I am currently involved in a linguistic variation and change across the lifespan project in Newcastle English, as part of Prof Isabelle Buchstaller’s Sociolinguistics Lab at the University of Duisburg-Essen.
Since 2017, I am involved in the management of a project led by Prof Heather Brookes (University of Cape Town) that develops MacArthur-Bates Communicative Development Inventories for infants and toddlers in five Southern African languages.
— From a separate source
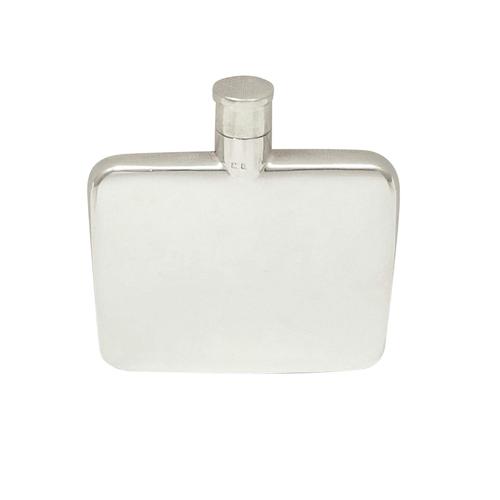 Sterling Silver Perfume / Scent Flask 1929 (1 of 8)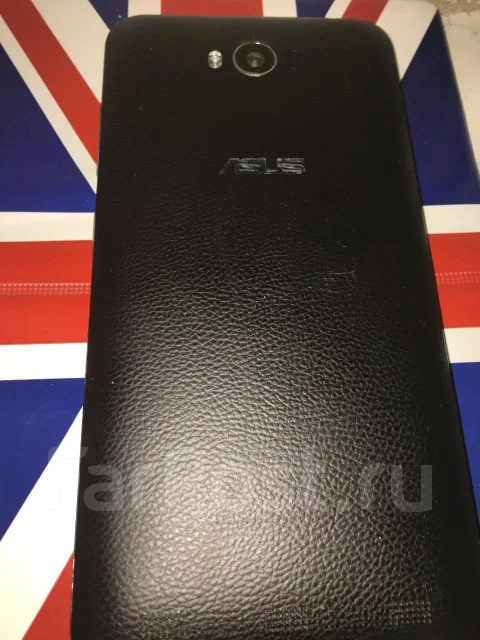 Asus ZenFone Max. �/� ����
I co-supervised a Research Masters dissertation based on the isiXhosa data in this project.
I am also currently working with an interdisciplinary team based at the University of Cape Town on planning and funding a project that investigates the ways Capetonian Afrikaans-speakers describe emergency events when calling Emergency Medical Services call centres. One of the objectives of this project is to explore how linguistic findings can assist call centre workers in making triage decisions.
Since April 2018
UDE Winter Semester 2018/19, Masters level seminar, English Linguistics: Research methods in socio-cultural linguistics: different approaches to researching urban multilingualism.
UDE Summer Semester 2018, Masters level seminar, English Linguistics: Everyone has an accent: language variation and change with a focus on phonetics.
Tutor in Linguistics (University of Cape Town)
Part-time teaching of modules in undergraduate Linguistic courses (University of Cape Town):
- Introduction to Linguistics; Discourse Analysis; Language in South Africa; Phonetics and Phonology; Pragmatics; Workshops on using PRAAT and ELAN for sociolinguistic and sociophonetic analyses
See here for conference and workshop presentations.
Book Chapter in preparation/under contract. ‘The embodiment of place: boorlinge, inkommers and the struggle to belong’. In: Multilingualism and (Im)mobilities: Language, Power, Agency, edited by Kristine Horner and Jennifer Dailey-O’Cain. Bristol: Multilingual Matters.
Journal Article. 2017. ‘Locality, belonging and the social meanings of Afrikaans rhotic variation in the South Cape: from patterns of frequency towards moments of meaning’. Multilingual Margins, 4(1):7-26.